Records for processing:
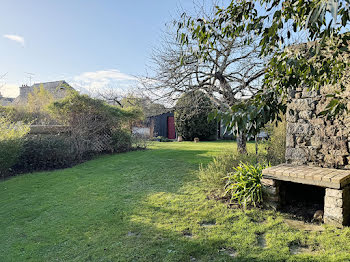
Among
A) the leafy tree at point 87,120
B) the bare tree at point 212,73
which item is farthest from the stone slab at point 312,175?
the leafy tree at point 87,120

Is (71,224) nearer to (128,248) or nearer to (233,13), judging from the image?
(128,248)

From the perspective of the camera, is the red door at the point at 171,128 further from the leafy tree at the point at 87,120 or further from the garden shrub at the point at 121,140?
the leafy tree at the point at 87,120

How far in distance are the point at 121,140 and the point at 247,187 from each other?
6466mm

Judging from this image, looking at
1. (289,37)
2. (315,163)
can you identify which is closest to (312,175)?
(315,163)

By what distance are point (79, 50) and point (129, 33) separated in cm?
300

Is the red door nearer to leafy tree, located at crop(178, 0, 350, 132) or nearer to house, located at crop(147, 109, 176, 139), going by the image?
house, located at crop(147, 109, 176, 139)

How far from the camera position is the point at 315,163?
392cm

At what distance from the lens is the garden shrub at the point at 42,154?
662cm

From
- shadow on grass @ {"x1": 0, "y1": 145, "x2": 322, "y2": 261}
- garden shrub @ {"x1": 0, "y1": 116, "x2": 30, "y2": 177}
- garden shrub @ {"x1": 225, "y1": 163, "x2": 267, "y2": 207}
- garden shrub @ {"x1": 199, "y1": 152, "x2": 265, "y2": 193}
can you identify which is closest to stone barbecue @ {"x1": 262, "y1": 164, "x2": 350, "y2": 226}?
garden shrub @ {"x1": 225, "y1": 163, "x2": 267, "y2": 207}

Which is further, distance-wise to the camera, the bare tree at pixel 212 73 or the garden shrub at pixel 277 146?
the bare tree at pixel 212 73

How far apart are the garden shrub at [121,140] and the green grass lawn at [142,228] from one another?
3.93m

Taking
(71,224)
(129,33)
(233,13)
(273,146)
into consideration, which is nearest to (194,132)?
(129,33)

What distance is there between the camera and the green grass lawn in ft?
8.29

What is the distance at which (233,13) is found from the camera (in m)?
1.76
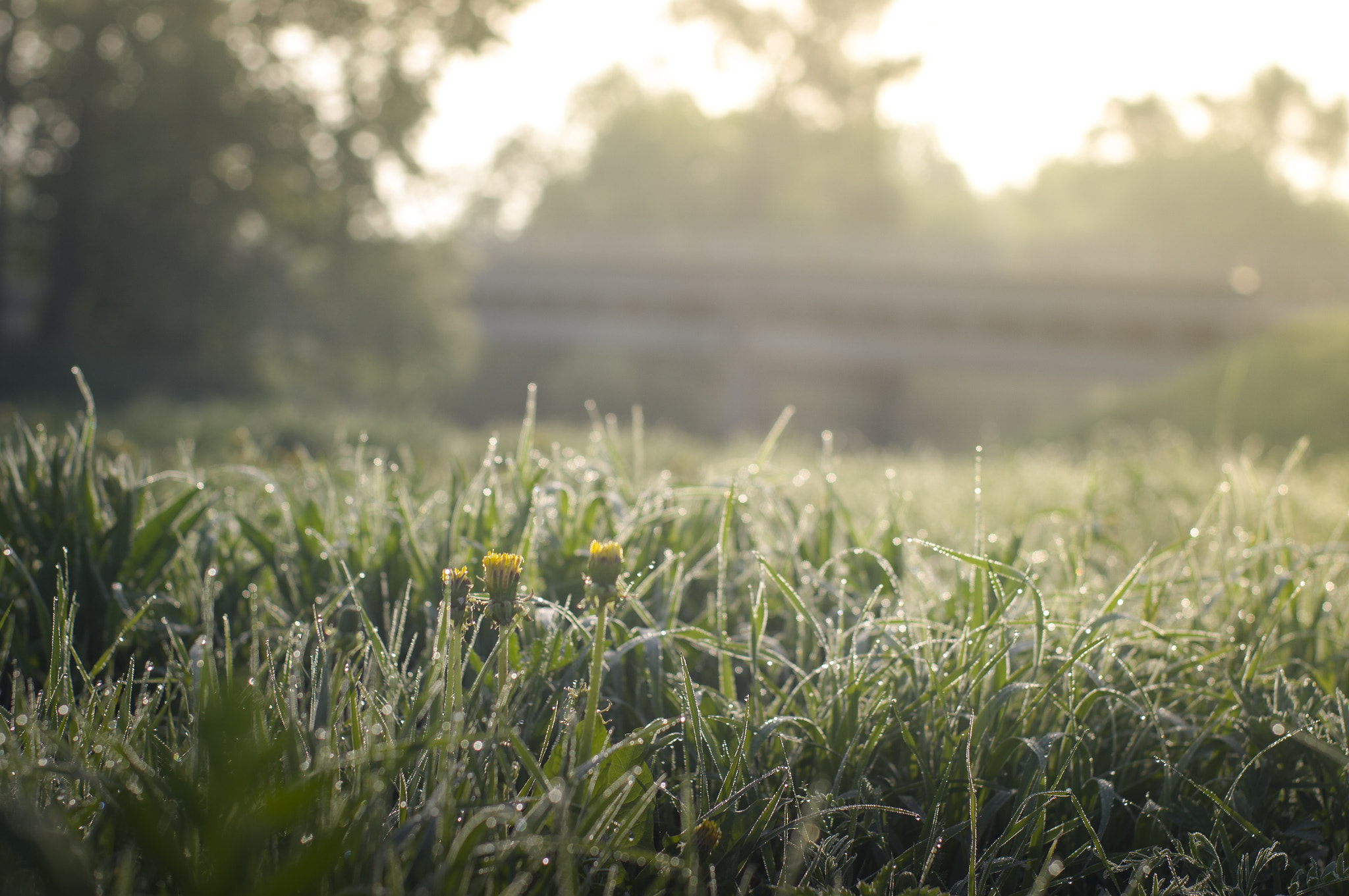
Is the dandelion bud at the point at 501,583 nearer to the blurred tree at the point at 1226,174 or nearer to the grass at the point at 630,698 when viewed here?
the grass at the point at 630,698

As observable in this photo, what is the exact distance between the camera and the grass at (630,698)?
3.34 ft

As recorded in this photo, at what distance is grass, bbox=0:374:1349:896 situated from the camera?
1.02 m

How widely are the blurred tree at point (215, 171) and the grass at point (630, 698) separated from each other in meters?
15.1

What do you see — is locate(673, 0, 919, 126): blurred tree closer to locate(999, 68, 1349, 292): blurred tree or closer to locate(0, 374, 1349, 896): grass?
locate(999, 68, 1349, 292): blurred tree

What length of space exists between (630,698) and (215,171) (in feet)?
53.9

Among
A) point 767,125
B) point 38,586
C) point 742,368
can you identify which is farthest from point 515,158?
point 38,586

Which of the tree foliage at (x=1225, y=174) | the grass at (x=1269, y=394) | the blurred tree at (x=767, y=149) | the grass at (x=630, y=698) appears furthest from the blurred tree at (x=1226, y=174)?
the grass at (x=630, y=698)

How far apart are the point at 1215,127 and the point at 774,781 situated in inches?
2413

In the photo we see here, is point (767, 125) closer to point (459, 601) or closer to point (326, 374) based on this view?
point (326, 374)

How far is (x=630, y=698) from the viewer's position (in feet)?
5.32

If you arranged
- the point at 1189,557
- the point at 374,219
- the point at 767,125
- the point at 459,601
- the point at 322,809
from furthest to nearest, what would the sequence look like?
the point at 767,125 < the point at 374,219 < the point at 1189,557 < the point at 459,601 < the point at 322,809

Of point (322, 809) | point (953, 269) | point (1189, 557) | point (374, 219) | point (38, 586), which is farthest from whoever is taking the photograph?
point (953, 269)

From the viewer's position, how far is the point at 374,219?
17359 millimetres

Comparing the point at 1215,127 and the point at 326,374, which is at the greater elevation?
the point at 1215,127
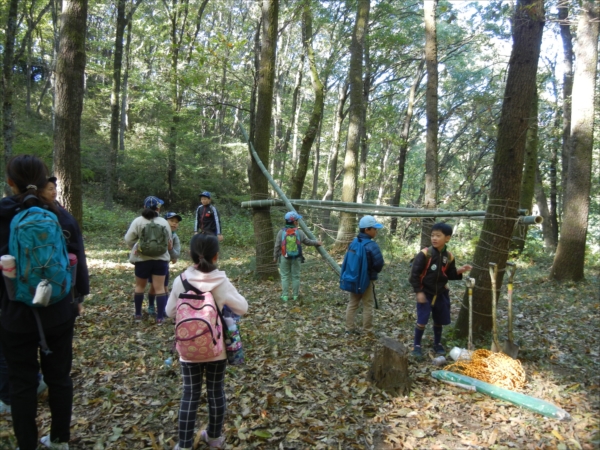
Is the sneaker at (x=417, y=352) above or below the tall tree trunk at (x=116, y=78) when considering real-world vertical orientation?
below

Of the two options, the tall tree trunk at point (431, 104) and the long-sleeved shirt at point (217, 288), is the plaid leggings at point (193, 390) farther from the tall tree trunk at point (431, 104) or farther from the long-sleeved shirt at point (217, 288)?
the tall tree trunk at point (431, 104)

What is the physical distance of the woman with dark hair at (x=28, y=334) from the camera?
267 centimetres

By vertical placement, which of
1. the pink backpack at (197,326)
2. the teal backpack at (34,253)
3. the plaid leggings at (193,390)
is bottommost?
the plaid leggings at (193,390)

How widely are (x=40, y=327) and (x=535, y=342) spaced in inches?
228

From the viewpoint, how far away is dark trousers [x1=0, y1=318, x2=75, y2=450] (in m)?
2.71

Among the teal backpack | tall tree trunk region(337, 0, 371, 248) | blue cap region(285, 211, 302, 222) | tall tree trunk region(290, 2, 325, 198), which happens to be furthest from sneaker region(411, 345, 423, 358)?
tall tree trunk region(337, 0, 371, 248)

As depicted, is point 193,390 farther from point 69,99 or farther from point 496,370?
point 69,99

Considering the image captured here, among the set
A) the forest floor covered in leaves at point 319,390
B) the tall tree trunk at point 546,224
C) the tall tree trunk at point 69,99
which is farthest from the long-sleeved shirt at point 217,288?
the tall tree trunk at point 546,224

Exercise description: Reproduce every record above word for word, leaving out the pictures.

Complete answer:
Among
A) the leafy tree at point 87,120
B) the bare tree at point 212,73
which item is farthest from the stone slab at point 312,175?
the leafy tree at point 87,120

Is (71,224) nearer to (128,248) or nearer to (233,13), judging from the image?
(128,248)

From the perspective of the camera, is the red door at the point at 171,128 further from the leafy tree at the point at 87,120 or further from the garden shrub at the point at 121,140?
the leafy tree at the point at 87,120

How far in distance are the point at 121,140 and the point at 247,187 from each other?
6466mm

Judging from this image, looking at
1. (289,37)
2. (315,163)
can you identify which is closest to (312,175)?
(315,163)

By what distance are point (79, 50) and point (129, 33) separated in cm?
300

Is the red door nearer to leafy tree, located at crop(178, 0, 350, 132) or nearer to house, located at crop(147, 109, 176, 139), going by the image?
house, located at crop(147, 109, 176, 139)

How far from the camera position is the point at 315,163?
392cm

At what distance from the lens is the garden shrub at the point at 42,154?
662cm

From
- shadow on grass @ {"x1": 0, "y1": 145, "x2": 322, "y2": 261}
- garden shrub @ {"x1": 0, "y1": 116, "x2": 30, "y2": 177}
- garden shrub @ {"x1": 225, "y1": 163, "x2": 267, "y2": 207}
- garden shrub @ {"x1": 199, "y1": 152, "x2": 265, "y2": 193}
can you identify which is closest to stone barbecue @ {"x1": 262, "y1": 164, "x2": 350, "y2": 226}?
garden shrub @ {"x1": 225, "y1": 163, "x2": 267, "y2": 207}

Which is further, distance-wise to the camera, the bare tree at pixel 212 73 or the garden shrub at pixel 277 146?
the bare tree at pixel 212 73

How far apart are the garden shrub at [121,140] and the green grass lawn at [142,228] from one another?
3.93m

Taking
(71,224)
(129,33)
(233,13)
(273,146)
into consideration, which is nearest to (194,132)?
(129,33)

What distance is there between the camera and the green grass lawn in ft?
8.29

What is the distance at which (233,13) is found from the camera (in m)?
1.76
Is the dandelion bud at the point at 501,583 nearer to the blurred tree at the point at 1226,174 or nearer to the grass at the point at 630,698 when viewed here?
the grass at the point at 630,698

As observable in this photo, what is the exact distance between the camera and the grass at (630,698)?
3.34 ft

As recorded in this photo, at what distance is grass, bbox=0:374:1349:896 situated from the camera?
1.02 m

How widely are the blurred tree at point (215, 171) and the grass at point (630, 698) separated from each other in meters?
15.1

What do you see — is locate(673, 0, 919, 126): blurred tree closer to locate(999, 68, 1349, 292): blurred tree or closer to locate(0, 374, 1349, 896): grass?
locate(999, 68, 1349, 292): blurred tree

What length of space exists between (630,698) and (215,171) (in feet)?
53.9

Among
A) point 767,125
B) point 38,586
C) point 742,368
can you identify which is farthest from point 515,158?
point 38,586

Which of the tree foliage at (x=1225, y=174) | the grass at (x=1269, y=394) | the blurred tree at (x=767, y=149) | the grass at (x=630, y=698) appears furthest from the blurred tree at (x=1226, y=174)?
the grass at (x=630, y=698)

How far apart are the point at 1215,127 and the point at 774,781 situated in inches?
2413

In the photo we see here, is point (767, 125) closer to point (459, 601) or closer to point (326, 374) based on this view?
point (326, 374)

How far is (x=630, y=698) from the viewer's position (in feet)?
5.32

If you arranged
- the point at 1189,557
- the point at 374,219
- the point at 767,125
- the point at 459,601
- the point at 322,809
from furthest to nearest, what would the sequence look like?
the point at 767,125 < the point at 374,219 < the point at 1189,557 < the point at 459,601 < the point at 322,809

Of point (322, 809) | point (953, 269) | point (1189, 557) | point (374, 219) | point (38, 586), which is farthest from whoever is taking the photograph?
point (953, 269)

From the viewer's position, how far is the point at 374,219?
17359 millimetres

Comparing the point at 1215,127 and the point at 326,374, which is at the greater elevation?
the point at 1215,127
Is the sneaker at (x=417, y=352) above or below the tall tree trunk at (x=116, y=78) when considering real-world vertical orientation?
below

Of the two options, the tall tree trunk at point (431, 104) and the long-sleeved shirt at point (217, 288), is the plaid leggings at point (193, 390) farther from the tall tree trunk at point (431, 104) or farther from the long-sleeved shirt at point (217, 288)?
the tall tree trunk at point (431, 104)

What is the physical distance of the woman with dark hair at (x=28, y=334) from the camera?
267 centimetres

By vertical placement, which of
1. the pink backpack at (197,326)
2. the teal backpack at (34,253)
3. the plaid leggings at (193,390)
is bottommost?
the plaid leggings at (193,390)

How widely are (x=40, y=327) and (x=535, y=342) spaced in inches?
228

From the viewpoint, how far away is dark trousers [x1=0, y1=318, x2=75, y2=450] (in m)?
2.71

Among the teal backpack | tall tree trunk region(337, 0, 371, 248) | blue cap region(285, 211, 302, 222) | tall tree trunk region(290, 2, 325, 198), which happens to be furthest from sneaker region(411, 345, 423, 358)?
tall tree trunk region(337, 0, 371, 248)

As depicted, is point 193,390 farther from point 69,99 or farther from point 496,370?
point 69,99

Considering the image captured here, among the set
A) the forest floor covered in leaves at point 319,390
B) the tall tree trunk at point 546,224
C) the tall tree trunk at point 69,99
which is farthest from the long-sleeved shirt at point 217,288?
the tall tree trunk at point 546,224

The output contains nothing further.